Self-hosted Parallel JS

5 December 2012

The blog has been silent for a while. The reason is that I’ve been hard at work on Parallel JS. It’s come a long way: in fact, the goal is to land an initial version in the next couple weeks!

One of the very exciting developments has been that we switched to a self-hosting implementation. Self-hosting is a very cool new direction for the SpiderMonkey engine being introduced by Till Schneidereit. The idea is to implement large parts of the engine itself in JavaScript, similar to projects like Squeak, Jikes RVM, Maxine, PyPy and numerous others. As an example, imagine the standard JavaScript function Array.map. In SM, this is currently implemented with approximately 80 lines of C++ code. This function must handle all sorts of annoying conditions, such as ensuring that objects are rooted, checking for interrupts, and using an optimized call sequence to make it faster to invoke the JS code. If the implementation were written in JS, however, all of these issues would be handled automatically by the engine itself, just as they are for any other JS function.

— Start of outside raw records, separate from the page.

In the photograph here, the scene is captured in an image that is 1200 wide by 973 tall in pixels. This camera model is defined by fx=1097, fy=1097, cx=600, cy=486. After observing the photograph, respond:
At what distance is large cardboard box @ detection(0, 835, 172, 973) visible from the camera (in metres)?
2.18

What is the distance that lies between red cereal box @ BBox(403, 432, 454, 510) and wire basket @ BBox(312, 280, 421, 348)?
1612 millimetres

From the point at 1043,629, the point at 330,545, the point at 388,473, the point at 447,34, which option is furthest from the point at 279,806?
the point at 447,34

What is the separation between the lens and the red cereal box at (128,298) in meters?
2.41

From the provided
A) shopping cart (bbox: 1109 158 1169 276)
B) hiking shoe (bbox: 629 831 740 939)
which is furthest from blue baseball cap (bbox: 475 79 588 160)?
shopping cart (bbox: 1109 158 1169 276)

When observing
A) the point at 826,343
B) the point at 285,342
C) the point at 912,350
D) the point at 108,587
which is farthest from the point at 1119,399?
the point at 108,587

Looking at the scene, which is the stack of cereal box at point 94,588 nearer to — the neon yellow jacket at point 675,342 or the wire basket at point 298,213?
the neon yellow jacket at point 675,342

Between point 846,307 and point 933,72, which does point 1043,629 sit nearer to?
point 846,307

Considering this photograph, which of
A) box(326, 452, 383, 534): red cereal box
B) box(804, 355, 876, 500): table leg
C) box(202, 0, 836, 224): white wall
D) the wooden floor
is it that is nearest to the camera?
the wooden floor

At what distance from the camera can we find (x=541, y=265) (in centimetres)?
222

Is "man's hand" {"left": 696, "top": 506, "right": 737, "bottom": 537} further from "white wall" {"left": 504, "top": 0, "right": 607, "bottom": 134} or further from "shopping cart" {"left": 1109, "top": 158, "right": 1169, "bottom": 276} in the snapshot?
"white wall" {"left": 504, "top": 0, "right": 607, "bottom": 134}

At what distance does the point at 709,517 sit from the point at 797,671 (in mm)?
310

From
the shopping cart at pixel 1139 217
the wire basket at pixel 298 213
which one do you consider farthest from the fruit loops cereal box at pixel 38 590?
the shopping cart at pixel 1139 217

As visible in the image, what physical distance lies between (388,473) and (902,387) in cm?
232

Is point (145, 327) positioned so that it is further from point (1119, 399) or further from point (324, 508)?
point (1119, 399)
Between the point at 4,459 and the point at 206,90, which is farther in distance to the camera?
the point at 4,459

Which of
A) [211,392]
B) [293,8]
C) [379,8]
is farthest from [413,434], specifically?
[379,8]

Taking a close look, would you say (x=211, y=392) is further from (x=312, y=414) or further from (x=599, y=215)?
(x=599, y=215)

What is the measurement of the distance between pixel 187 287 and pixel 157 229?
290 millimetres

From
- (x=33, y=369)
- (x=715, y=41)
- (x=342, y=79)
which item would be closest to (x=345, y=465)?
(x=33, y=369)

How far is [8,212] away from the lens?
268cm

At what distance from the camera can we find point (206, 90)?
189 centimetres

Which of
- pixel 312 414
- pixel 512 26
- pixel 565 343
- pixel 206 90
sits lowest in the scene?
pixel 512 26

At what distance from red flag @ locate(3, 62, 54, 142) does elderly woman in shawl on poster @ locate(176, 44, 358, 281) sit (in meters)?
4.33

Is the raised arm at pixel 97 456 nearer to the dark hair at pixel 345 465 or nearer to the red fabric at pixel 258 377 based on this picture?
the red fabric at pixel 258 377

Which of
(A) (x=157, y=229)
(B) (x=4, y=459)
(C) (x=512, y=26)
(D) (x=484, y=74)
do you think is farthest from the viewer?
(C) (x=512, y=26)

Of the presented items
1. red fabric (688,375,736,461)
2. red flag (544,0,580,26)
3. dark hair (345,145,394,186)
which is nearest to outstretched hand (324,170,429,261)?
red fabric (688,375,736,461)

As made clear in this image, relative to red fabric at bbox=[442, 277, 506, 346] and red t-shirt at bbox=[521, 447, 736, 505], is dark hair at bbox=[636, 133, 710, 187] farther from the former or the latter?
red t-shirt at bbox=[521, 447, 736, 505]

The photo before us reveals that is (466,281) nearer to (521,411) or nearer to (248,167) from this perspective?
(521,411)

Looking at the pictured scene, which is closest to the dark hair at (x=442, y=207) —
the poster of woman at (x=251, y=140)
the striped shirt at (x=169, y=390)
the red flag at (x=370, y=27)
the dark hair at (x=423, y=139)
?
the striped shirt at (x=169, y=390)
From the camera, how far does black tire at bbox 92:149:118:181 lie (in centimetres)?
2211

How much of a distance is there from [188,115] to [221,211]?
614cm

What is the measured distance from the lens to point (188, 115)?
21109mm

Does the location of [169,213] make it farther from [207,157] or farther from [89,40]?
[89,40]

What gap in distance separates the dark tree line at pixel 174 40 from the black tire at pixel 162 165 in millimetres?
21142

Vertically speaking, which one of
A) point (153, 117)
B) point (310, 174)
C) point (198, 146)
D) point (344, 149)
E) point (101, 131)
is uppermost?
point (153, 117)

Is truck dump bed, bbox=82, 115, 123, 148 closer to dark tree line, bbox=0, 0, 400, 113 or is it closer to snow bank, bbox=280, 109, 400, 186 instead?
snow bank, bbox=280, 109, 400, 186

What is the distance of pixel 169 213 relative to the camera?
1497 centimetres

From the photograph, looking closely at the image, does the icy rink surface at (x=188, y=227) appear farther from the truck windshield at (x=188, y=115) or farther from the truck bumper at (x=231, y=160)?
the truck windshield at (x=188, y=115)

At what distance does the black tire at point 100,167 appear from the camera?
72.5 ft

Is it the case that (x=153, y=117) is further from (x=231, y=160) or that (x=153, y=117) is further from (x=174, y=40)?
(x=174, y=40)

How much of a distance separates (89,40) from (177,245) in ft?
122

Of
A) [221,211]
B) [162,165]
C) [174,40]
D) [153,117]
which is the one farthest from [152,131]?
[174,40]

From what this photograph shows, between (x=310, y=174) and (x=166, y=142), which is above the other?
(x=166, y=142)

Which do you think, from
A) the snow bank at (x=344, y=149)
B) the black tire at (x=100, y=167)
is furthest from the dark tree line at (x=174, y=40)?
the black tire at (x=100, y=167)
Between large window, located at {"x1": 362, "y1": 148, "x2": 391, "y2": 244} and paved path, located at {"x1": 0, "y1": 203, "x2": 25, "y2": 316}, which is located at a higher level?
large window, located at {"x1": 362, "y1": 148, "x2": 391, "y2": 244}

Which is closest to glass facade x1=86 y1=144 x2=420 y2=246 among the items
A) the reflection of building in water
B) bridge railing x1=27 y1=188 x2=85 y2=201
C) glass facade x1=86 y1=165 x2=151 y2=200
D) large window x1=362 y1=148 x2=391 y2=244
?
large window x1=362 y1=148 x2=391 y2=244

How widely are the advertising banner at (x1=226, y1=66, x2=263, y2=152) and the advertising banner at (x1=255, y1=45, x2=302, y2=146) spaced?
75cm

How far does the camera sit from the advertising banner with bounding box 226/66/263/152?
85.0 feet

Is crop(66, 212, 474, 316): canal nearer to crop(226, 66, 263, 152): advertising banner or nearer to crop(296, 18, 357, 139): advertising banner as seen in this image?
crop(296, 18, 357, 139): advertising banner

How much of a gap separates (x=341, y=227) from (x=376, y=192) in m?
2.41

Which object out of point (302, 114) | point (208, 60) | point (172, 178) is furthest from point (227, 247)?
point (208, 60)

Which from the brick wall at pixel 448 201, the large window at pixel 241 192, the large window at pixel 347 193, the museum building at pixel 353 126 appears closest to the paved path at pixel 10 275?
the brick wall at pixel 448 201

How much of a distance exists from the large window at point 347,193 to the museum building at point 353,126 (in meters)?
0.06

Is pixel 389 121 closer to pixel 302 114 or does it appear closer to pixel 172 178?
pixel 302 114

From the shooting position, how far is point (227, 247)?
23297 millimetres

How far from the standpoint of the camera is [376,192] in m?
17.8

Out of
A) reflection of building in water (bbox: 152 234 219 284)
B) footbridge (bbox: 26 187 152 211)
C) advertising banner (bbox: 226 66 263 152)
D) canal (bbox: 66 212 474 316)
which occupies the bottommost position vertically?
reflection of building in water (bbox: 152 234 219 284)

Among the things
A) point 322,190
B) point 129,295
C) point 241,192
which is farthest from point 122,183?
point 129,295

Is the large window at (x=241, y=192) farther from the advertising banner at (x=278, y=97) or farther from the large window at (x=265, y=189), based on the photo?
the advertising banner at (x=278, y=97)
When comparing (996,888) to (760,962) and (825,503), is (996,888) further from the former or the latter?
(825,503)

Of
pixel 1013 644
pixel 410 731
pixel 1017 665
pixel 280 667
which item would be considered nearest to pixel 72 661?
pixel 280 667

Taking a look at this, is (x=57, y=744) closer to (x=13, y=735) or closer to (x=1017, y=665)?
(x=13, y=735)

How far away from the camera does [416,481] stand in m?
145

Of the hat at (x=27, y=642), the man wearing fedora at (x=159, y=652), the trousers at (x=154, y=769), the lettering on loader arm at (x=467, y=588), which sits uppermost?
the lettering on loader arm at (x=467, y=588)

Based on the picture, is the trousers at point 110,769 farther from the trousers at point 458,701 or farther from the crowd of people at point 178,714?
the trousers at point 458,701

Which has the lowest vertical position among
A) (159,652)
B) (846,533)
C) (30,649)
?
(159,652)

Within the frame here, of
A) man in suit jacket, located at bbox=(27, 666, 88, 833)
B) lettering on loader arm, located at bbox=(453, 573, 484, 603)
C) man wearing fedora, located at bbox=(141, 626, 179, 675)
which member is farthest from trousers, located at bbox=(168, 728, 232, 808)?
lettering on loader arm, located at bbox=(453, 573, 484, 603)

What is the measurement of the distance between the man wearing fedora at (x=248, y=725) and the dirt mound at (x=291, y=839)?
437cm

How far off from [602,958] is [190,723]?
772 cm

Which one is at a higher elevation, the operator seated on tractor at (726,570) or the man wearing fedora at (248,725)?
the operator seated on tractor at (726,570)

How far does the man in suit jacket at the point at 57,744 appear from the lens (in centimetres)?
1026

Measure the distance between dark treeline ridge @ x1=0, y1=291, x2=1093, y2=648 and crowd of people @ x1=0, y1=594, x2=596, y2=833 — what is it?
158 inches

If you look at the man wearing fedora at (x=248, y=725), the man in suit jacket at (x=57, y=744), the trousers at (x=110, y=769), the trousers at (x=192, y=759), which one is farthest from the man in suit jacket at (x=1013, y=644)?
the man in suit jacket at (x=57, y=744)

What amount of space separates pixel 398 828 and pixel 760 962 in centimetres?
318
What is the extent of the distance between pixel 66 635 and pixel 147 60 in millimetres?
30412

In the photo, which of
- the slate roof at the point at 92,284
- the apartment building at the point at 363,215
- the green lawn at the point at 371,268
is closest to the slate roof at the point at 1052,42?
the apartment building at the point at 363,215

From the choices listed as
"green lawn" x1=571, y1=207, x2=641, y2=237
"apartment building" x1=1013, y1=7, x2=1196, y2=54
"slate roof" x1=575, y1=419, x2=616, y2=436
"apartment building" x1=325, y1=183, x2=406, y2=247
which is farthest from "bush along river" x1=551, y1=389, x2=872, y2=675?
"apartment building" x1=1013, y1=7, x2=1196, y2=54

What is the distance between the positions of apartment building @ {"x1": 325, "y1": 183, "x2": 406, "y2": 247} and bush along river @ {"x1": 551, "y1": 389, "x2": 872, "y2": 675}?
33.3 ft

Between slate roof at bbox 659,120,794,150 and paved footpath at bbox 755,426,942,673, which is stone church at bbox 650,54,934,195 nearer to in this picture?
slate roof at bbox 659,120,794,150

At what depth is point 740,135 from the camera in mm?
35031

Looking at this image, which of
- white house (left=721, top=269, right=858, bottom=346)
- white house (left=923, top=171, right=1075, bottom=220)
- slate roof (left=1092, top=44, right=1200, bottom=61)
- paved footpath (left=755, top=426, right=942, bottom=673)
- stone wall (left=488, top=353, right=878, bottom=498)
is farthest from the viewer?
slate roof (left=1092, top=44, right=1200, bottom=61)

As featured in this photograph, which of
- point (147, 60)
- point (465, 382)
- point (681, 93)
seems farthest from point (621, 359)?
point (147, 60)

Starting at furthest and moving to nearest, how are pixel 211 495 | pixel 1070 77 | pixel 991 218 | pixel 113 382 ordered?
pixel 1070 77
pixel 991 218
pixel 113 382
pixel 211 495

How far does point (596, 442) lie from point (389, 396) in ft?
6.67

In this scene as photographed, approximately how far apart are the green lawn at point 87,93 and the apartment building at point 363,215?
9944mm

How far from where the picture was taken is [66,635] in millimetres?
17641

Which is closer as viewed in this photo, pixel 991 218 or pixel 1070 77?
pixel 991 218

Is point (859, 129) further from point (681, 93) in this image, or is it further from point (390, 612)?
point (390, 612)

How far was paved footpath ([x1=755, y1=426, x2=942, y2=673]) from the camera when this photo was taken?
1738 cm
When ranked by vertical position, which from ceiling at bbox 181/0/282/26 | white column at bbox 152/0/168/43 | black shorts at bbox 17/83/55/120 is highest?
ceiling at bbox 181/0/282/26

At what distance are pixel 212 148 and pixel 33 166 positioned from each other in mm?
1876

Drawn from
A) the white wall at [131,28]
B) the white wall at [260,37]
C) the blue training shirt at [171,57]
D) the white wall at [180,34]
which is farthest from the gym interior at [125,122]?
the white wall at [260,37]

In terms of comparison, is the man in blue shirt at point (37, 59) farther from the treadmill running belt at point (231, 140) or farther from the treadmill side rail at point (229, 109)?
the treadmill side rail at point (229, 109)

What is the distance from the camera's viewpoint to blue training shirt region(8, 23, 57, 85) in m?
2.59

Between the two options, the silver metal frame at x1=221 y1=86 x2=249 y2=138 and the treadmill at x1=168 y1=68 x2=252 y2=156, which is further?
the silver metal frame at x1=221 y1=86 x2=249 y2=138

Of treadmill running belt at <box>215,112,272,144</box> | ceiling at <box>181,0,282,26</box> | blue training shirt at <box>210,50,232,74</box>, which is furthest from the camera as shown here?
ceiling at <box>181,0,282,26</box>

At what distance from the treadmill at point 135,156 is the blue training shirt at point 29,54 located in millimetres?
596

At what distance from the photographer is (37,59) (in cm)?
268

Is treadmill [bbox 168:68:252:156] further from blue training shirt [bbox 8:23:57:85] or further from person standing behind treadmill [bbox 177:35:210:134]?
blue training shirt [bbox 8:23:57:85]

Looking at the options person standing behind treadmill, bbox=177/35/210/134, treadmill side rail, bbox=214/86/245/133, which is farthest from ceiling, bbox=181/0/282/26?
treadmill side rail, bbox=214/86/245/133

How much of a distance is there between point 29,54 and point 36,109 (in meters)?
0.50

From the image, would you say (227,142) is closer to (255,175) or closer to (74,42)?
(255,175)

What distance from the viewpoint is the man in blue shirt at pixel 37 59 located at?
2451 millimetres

Besides complexity, another downside to the C++ implementation of Array.map is that it is slow. This may seem surprising. Isn’t C++ supposed to be faster than JS? Well, the answer is that yes, C++ programs can be faster than JS, but only if they’re operating on C++ data structures, which are significantly different than their JS equivalents. A C++ array, for example, is just a continuous series of memory locations, so an array store like a[i] = v can be compiled with just a few assembly instructions. In JavaScript, though, arrays are much more flexible: they can be sparse, for example, and they can be dynamically grown and shrunk. All of this means that that same array store in JavaScript can be a significant more complex operation. Therefore, the C++ equivalent is a call to the JS VM function SetArrayElement(). This function is very general and can handle all of the various possibilities that come up.

Using a helper function is unfortunate because, in the common case, a JS array is actually represented in the engine using a simple C++ array, meaning that the store a[i] = v could (normally) be compiled into a simple store, just like in C++. And in fact, if the loop were written in JS, the JIT would do just that; it would only resort to something as general as SetArrayElement() if it proved to be necessary during execution.

There are other reasons that the C++ code is slower than JS code would be. The interfacing to the GC is more awkward, for example, since the compiler cannot generate a stack map to tell us where pointers are located. The transition between C++ and JS code requires a bit of adaptation since the IonMonkey compiler uses a calling convention that is specialized to the needs of JS. And so on.

Intrinsics

Of course, replacing C++ with JavaScript is not all rainbows and sunshine. There are complications. For one thing, the C++ code is able to do special things that normal JavaScript is not capable of; it is also involved with some internal details that JavaScript functions do not normally need to be concerned with. To help with these cases, self-hosting introduces the idea of intrinsic function. An intrinsic function is a special JS function, implemented in C++, that is only available to the self-hosted code. Intrinsics can be used to expose extra capabilities to the self-hosted code, which is really internal to the engine, without exposing them to all JavaScript code.

To set them apart, intrinsic functions are currently given a name that starts with a % sign (e.g., %Foo()). The plan as I understand it, though, is to replace these names with normal JS identifiers.

In Parallel JS, we use intrinsics to expose a single, underlying parallel operation. This operation is then used to implement the other higher-level parallel ops (map(), filter(), reduce(), scan(), and scatter()). Unlike the higher-level ops, the intrinsic parallel operation is not safe. It can induce data races. It will also fail if the function it is applied to cannot be compiled for parallel execution for whatever reason, unlike the higher-level ops.